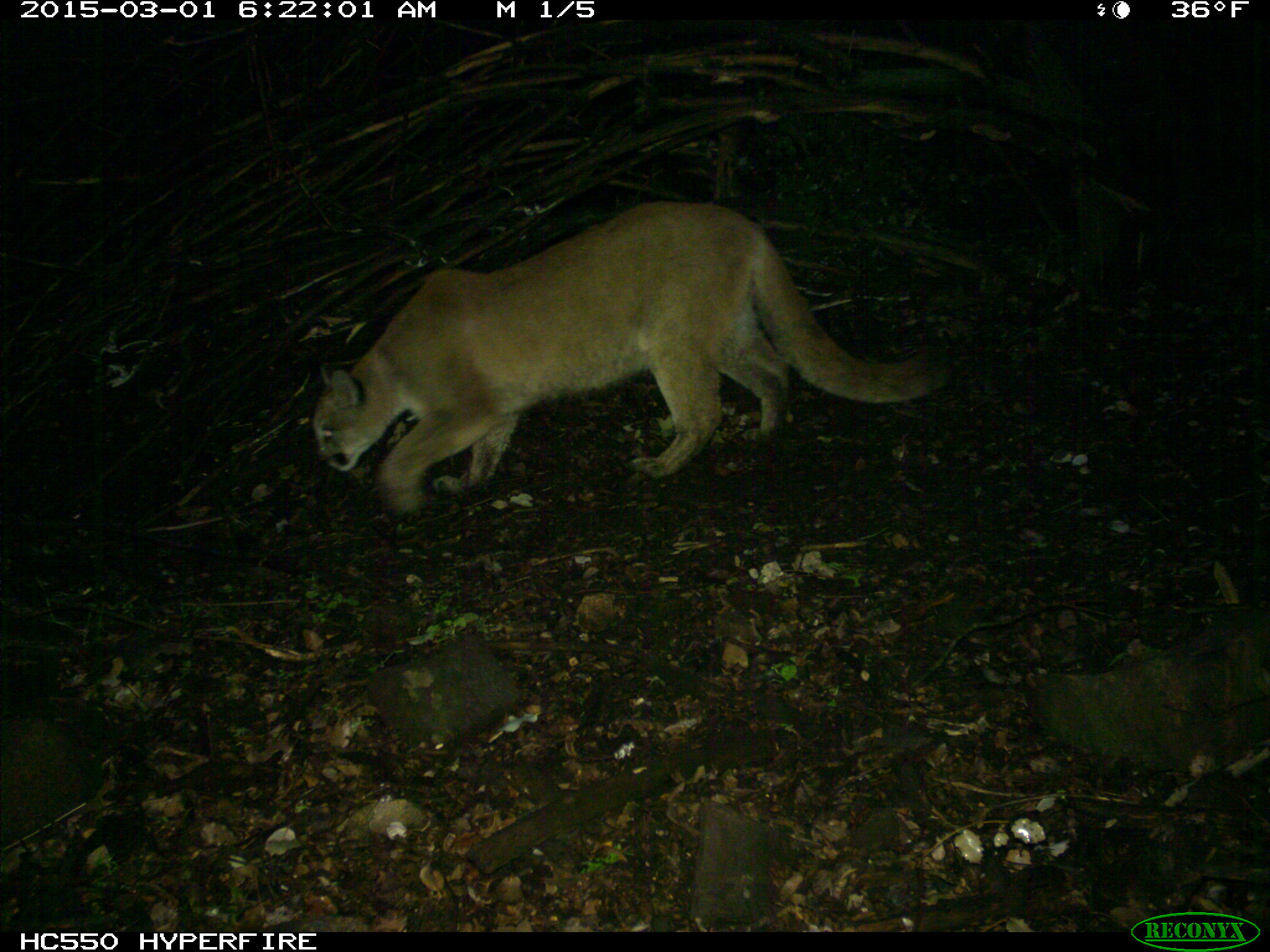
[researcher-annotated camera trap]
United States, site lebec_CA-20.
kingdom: Animalia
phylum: Chordata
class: Mammalia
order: Carnivora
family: Felidae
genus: Puma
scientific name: Puma concolor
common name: mountain lion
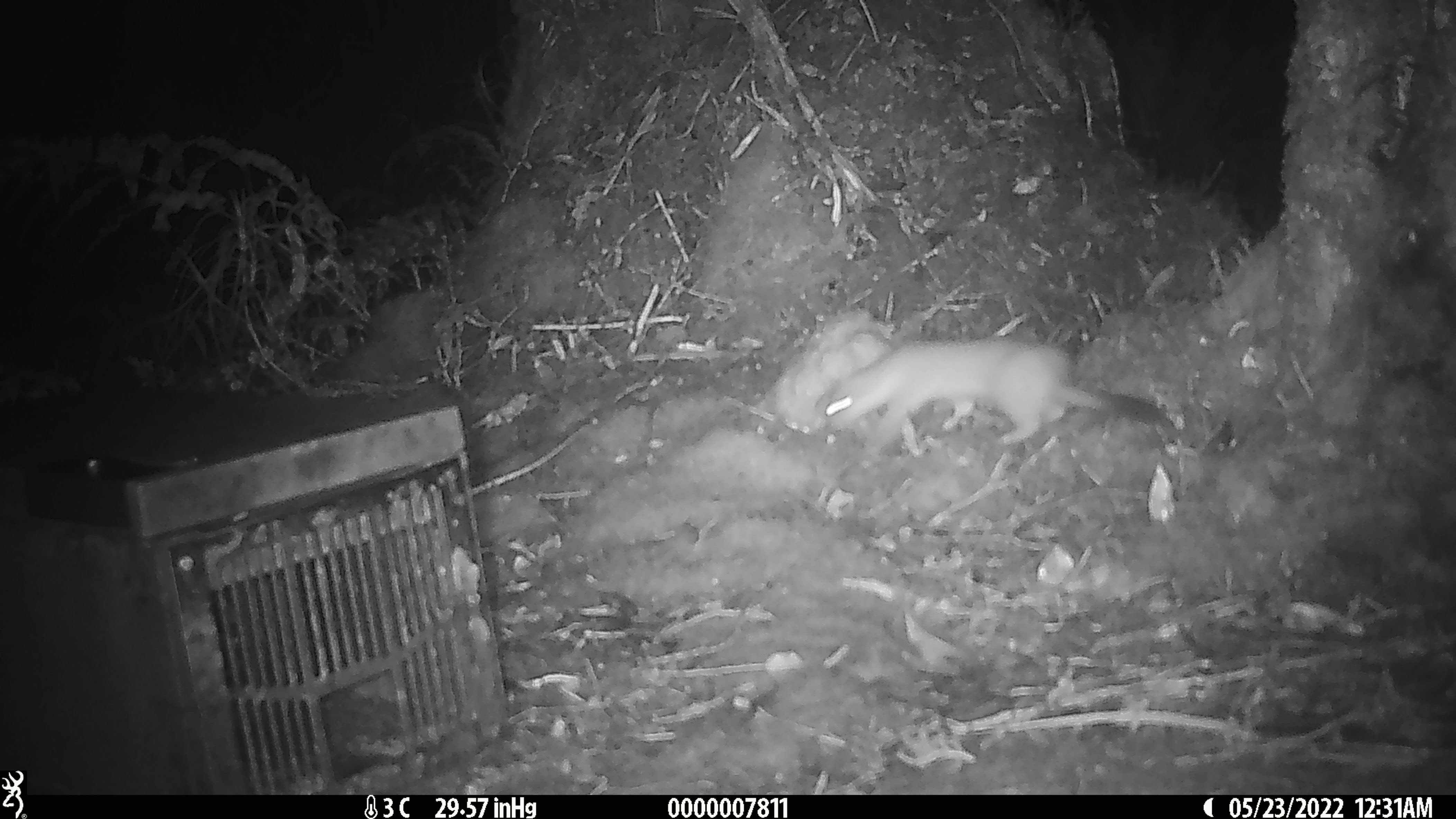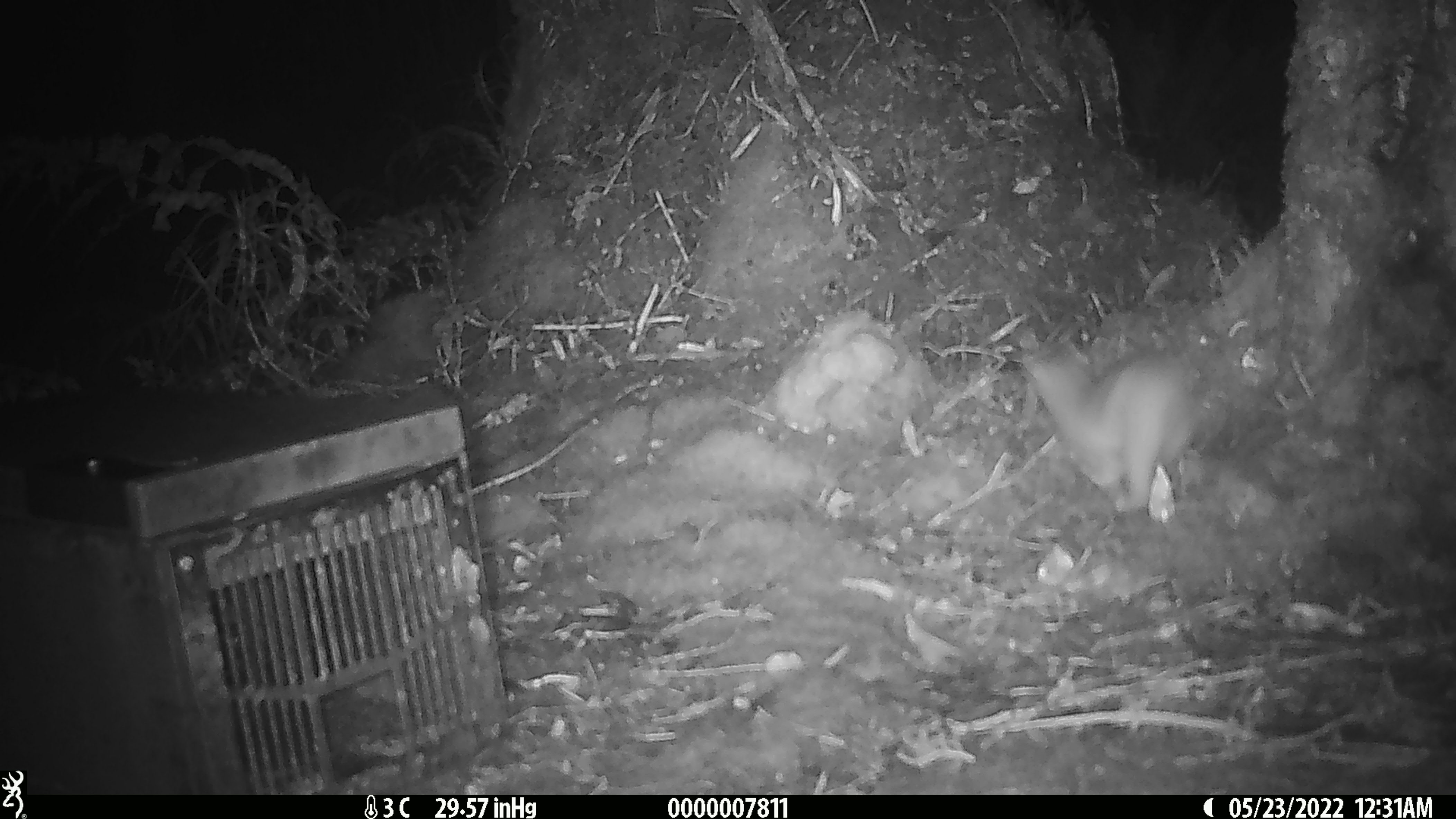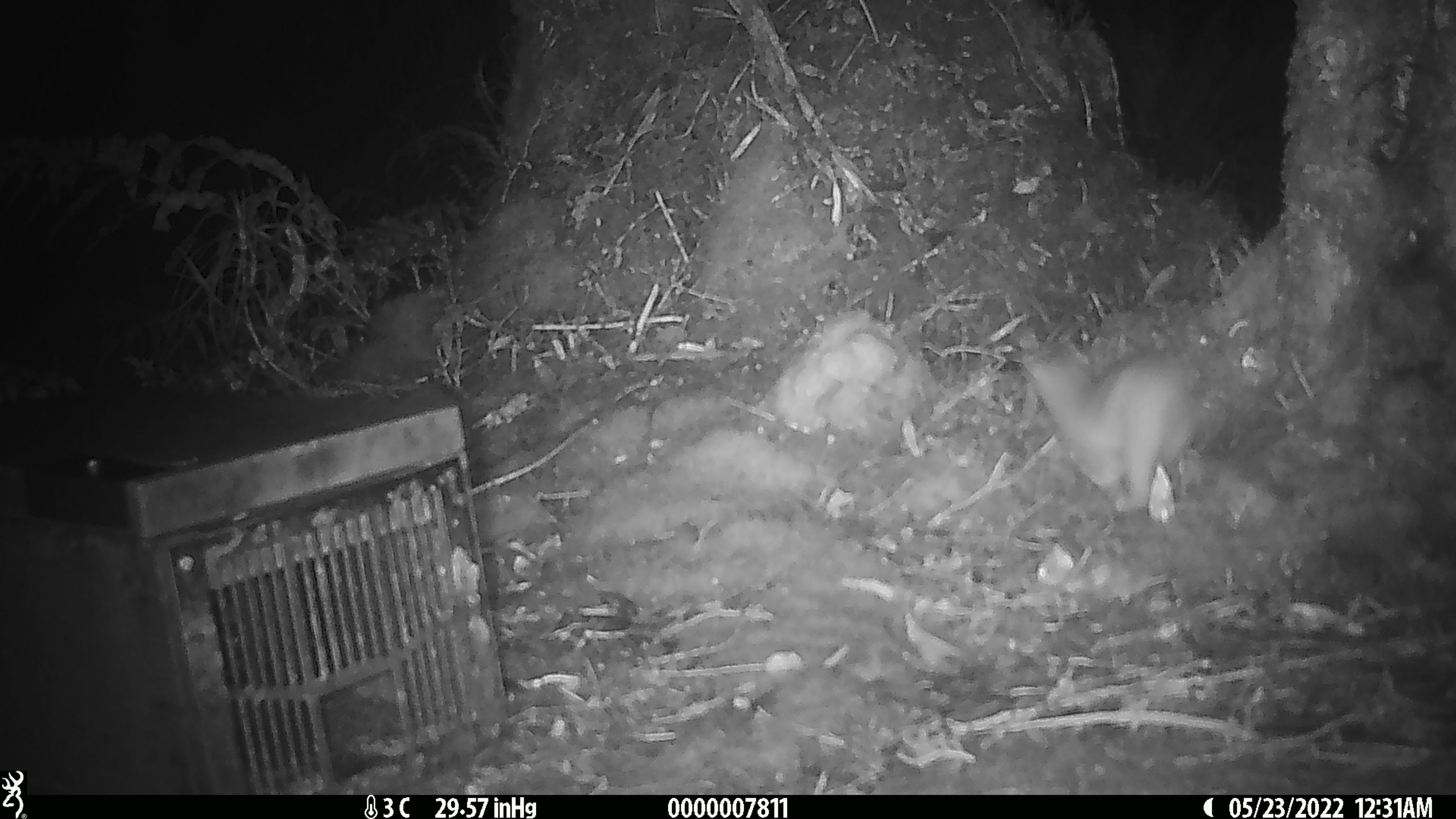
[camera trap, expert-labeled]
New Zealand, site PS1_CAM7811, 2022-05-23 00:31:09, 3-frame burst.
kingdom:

————————

Tally the lines of the records holding the word "site", then state only the tally.

#### Answer box:
2